*Work task*
Take every line of the material below that includes the string "application" and copy it out.

*Dataset records*
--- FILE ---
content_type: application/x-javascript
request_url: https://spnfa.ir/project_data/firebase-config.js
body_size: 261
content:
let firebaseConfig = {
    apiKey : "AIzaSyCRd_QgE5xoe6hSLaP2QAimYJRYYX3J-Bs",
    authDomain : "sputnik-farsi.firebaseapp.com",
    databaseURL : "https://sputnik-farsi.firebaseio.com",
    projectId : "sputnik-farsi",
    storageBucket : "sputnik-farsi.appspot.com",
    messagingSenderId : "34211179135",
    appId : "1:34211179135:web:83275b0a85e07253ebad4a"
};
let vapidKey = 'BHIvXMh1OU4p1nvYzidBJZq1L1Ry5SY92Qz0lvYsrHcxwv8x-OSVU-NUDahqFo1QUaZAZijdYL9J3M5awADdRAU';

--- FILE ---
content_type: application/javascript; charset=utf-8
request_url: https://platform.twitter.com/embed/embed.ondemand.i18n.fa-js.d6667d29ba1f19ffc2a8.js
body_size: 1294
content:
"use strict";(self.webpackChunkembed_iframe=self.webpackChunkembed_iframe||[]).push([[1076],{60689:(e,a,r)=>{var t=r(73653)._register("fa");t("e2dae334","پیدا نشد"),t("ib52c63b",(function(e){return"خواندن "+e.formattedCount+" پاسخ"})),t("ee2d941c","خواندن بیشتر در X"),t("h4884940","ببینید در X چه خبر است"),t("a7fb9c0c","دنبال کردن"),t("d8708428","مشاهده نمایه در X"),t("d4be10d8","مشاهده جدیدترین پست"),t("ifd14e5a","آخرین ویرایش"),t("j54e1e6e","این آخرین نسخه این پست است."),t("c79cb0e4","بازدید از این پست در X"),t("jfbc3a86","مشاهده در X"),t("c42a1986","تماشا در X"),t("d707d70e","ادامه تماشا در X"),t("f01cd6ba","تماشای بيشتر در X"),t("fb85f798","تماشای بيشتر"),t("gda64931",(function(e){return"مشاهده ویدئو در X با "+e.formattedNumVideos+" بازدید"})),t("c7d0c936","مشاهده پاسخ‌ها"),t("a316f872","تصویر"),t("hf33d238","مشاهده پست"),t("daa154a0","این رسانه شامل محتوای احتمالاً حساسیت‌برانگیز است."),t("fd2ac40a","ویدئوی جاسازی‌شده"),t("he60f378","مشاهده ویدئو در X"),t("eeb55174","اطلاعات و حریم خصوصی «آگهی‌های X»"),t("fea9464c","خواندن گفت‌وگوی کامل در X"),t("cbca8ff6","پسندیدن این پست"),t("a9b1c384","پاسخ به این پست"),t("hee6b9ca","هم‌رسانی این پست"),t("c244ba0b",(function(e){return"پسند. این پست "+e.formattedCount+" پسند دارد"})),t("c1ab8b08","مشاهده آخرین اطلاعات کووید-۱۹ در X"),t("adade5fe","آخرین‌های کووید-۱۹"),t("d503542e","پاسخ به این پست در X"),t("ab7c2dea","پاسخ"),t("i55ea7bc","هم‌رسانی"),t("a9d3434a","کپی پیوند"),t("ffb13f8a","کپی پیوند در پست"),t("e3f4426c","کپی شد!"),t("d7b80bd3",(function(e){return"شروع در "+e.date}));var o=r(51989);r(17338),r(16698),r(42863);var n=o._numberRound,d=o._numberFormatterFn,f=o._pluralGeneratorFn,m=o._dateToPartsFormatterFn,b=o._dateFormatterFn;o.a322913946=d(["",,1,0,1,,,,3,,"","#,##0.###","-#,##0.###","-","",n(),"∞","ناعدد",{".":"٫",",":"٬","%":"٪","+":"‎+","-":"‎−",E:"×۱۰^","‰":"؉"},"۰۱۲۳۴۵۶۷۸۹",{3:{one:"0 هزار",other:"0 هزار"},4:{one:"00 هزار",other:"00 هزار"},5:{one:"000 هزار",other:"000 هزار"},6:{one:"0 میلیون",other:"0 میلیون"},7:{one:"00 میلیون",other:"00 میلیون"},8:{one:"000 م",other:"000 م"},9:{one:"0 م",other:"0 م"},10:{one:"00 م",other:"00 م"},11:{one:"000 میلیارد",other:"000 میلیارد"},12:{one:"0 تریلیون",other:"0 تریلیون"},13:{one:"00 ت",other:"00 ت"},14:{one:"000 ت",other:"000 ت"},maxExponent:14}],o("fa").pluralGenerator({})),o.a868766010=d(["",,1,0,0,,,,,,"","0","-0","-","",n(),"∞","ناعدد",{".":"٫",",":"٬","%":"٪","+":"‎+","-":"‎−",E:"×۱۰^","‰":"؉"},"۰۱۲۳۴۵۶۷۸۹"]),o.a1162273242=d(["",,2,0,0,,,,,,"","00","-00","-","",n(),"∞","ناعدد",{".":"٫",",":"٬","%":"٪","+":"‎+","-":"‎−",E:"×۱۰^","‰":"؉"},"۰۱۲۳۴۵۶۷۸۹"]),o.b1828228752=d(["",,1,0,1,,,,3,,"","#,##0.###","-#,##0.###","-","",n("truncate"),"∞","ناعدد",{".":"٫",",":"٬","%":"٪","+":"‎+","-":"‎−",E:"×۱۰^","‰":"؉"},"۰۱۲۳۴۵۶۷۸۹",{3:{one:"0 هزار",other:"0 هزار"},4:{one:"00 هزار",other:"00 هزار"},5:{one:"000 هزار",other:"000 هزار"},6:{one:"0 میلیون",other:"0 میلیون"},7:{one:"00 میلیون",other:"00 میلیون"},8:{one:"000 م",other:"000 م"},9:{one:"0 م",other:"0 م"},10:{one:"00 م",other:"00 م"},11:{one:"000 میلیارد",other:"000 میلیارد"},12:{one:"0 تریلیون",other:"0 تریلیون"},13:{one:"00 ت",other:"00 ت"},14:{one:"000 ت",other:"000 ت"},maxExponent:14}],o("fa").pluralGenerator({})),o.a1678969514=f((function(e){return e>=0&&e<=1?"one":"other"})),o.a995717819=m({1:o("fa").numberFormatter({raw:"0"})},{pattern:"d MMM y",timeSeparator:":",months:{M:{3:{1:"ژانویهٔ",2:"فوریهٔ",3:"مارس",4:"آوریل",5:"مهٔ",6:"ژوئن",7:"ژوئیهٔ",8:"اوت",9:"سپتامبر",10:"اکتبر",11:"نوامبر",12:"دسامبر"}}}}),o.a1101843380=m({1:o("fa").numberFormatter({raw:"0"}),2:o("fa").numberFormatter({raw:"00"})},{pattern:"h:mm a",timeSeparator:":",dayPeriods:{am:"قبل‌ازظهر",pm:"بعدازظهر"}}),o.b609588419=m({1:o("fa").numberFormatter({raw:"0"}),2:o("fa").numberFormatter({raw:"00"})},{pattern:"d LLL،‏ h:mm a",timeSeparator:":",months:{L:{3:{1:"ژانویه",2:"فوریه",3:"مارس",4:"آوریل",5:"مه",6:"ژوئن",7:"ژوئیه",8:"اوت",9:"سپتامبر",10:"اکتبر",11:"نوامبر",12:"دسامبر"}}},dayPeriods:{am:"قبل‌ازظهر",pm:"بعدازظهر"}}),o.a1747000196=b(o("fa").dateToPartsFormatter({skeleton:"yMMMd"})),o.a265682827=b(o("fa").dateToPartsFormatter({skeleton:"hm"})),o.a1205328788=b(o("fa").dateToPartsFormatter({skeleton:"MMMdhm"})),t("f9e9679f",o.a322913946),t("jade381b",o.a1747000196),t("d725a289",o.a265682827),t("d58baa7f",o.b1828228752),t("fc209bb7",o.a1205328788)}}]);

*Answer for this exercise*
content_type: application/x-javascript
content_type: application/javascript; charset=utf-8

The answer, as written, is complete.